*** TEXT EXTRACT

A ‘new Calvinism’

Kent Philpott
Kent Philpott Kent Philpott is pastor of Miller Avenue Baptist Church, Mill Valley, California, and director of Earthen Vessel Publishing.
01 August, 2010 3 min read

A ‘new Calvinism’

The June issue of Tabletalk, published by Ligonier Ministries, focuses on what is being called the ‘New Calvinism’. Also a popular new book by Collin Hansen, published by Crossway, is titled Young, restless and reformed.

Apparently there is renewed interest in Calvinistic or reformed theology. In this article I want to describe how I came to embrace the doctrines of grace.

At age 21, I was converted through the ministry of a Southern Baptist preacher, Bob Lewis, at the First Baptist Church of Fairfield, California. The theology there was dispensational and Arminian.


Later I attended a Southern Baptist seminary and pastored a Southern Baptist church. I loved evangelism and studied the evangelistic methods of R. A. Torrey and Charles G. Finney. Billy Graham was my hero and the person I tried hard to emulate.

But after 29 years of leading people to Christ using the various techniques I had learned from Torrey, Finney, Graham and others, I began to take another look at the nature of conversion.

This investigation was prompted by two things – first, the reality that so many were not converted after repeating the sinner’s prayer and confessing Christ publicly. I cannot say that all who did this went unconverted, but enough did and obviously so; so I knew something was wrong.

Then second, while studying the debate between Asahel Nettleton and Charles Finney during the Second Great Awakening in America – a debate regarding the use of the ‘new measures’ employed by Finney – I realised I had inherited the methodology of Finney. I had to consider the possibility that Finney’s decisionism was flawed.

******

▶ _PROBLEM_
Write the next part of the article on the "New Calvinism," starting right after its final sentence.

*** STORED RECORDS

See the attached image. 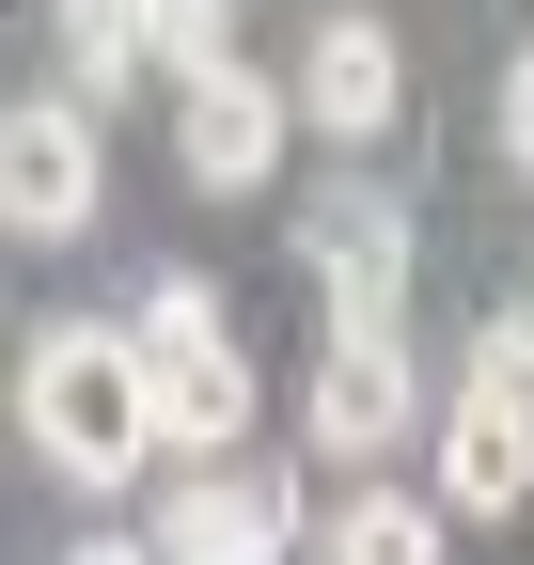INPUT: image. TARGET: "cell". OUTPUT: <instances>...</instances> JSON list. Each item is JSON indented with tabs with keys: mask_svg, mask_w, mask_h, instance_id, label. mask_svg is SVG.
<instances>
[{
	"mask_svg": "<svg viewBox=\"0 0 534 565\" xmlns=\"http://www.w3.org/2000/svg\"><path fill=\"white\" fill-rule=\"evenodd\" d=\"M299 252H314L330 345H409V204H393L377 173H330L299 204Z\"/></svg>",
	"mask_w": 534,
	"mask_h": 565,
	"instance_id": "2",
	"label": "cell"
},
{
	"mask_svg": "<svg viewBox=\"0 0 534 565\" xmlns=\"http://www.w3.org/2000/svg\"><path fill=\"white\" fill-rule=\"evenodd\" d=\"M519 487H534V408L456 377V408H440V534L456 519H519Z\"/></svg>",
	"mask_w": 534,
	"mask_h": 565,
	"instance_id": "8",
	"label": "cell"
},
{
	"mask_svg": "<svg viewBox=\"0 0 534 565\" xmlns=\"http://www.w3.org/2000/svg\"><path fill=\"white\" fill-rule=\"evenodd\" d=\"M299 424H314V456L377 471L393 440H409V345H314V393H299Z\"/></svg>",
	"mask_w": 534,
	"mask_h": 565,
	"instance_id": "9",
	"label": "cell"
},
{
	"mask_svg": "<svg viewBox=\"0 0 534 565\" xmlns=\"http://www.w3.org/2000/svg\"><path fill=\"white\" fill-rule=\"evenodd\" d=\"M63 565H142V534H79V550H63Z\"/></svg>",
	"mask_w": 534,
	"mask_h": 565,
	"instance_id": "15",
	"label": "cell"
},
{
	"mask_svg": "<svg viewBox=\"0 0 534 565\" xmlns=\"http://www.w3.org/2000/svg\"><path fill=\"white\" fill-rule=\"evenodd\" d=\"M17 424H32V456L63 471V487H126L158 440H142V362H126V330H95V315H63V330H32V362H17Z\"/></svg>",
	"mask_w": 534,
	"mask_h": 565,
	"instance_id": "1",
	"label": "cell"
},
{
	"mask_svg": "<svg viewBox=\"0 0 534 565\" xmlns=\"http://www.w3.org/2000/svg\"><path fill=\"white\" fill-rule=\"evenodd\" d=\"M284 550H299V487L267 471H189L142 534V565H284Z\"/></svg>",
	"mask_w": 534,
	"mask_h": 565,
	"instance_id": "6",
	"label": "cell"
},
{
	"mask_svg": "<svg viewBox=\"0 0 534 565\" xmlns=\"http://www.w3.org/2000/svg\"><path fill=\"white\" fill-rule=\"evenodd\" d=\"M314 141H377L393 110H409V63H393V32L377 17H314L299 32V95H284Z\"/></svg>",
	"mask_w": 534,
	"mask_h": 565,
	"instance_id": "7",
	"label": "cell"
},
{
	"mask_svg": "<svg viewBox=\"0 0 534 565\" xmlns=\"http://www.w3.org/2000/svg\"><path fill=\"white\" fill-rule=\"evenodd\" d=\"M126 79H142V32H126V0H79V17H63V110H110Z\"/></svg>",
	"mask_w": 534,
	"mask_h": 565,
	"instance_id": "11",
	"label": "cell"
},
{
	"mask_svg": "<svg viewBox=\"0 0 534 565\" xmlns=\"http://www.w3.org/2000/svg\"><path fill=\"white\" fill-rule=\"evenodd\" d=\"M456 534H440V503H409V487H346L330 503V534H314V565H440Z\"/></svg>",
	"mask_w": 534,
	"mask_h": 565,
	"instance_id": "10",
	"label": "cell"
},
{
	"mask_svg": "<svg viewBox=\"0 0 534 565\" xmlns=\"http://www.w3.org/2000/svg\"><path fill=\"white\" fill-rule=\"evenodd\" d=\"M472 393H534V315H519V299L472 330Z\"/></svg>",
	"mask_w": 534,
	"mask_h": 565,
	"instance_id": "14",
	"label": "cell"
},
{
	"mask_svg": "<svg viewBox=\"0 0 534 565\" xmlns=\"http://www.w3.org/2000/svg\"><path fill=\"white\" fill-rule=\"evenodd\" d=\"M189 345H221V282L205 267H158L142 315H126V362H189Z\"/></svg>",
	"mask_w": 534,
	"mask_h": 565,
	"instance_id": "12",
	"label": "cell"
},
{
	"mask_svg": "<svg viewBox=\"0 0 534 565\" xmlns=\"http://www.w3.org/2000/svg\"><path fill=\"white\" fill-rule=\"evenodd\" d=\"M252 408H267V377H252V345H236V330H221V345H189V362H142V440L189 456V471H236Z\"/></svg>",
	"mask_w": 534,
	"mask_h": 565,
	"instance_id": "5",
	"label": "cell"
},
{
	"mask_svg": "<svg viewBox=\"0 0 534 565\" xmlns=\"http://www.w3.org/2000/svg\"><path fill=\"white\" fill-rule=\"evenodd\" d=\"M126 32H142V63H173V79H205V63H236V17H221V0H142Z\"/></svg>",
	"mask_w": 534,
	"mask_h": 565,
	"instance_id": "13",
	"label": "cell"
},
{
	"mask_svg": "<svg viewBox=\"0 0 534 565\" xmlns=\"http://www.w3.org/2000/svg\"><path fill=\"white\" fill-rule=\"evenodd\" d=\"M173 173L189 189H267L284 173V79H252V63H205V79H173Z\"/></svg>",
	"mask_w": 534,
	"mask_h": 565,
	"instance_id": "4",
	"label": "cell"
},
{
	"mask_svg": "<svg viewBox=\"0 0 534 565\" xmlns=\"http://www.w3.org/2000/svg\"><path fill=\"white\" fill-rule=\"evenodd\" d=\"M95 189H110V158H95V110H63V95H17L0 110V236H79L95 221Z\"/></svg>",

******

▶ _WRITTEN RESPONSE_
The prospect that I had headed in the wrong direction, or at least partially so, for the entirety of my ministry shook me to my foundation. I recalled that I had not been converted after repeating the sinner’s prayer with deacon Al Becker, after I had come forward at an invitation; nor was I converted when questioned about my faith in Jesus in front of the congregation prior to being voted into membership on the promise of my baptism.


It was neither of those occasions, but rather nine months later that I was born from above, and during those nine months I went through an intense spiritual storm about my sinfulness and lack of faith in Jesus.

In a way I cannot explain, I was after those months finally truly converted and saved, and knew it instantly. There was a change, the start of a lifetime of changes. Now I believed in Jesus as my Saviour, and suddenly I loved to read the Bible and pray.

Most surprising of all, given my previous attitude toward churches and Christians, I now sought to be in church every time I had the chance.

Some decades later, I searched the Scripture to examine the nature of conversion and slowly came to a new understanding of things. It became abundantly clear to me that predestination and election – the doctrines of grace that I had developed such antagonism to, earlier in my life – were what the Bible clearly and actually taught. I could not get around it. This was in 1995-1996.

At that point I longed for someone to talk to about what I was discovering. Somehow information came to me about L. R. Shelton in Pensacola, Florida, and the ministry of Mt Zion Church and the Free grace broadcaster.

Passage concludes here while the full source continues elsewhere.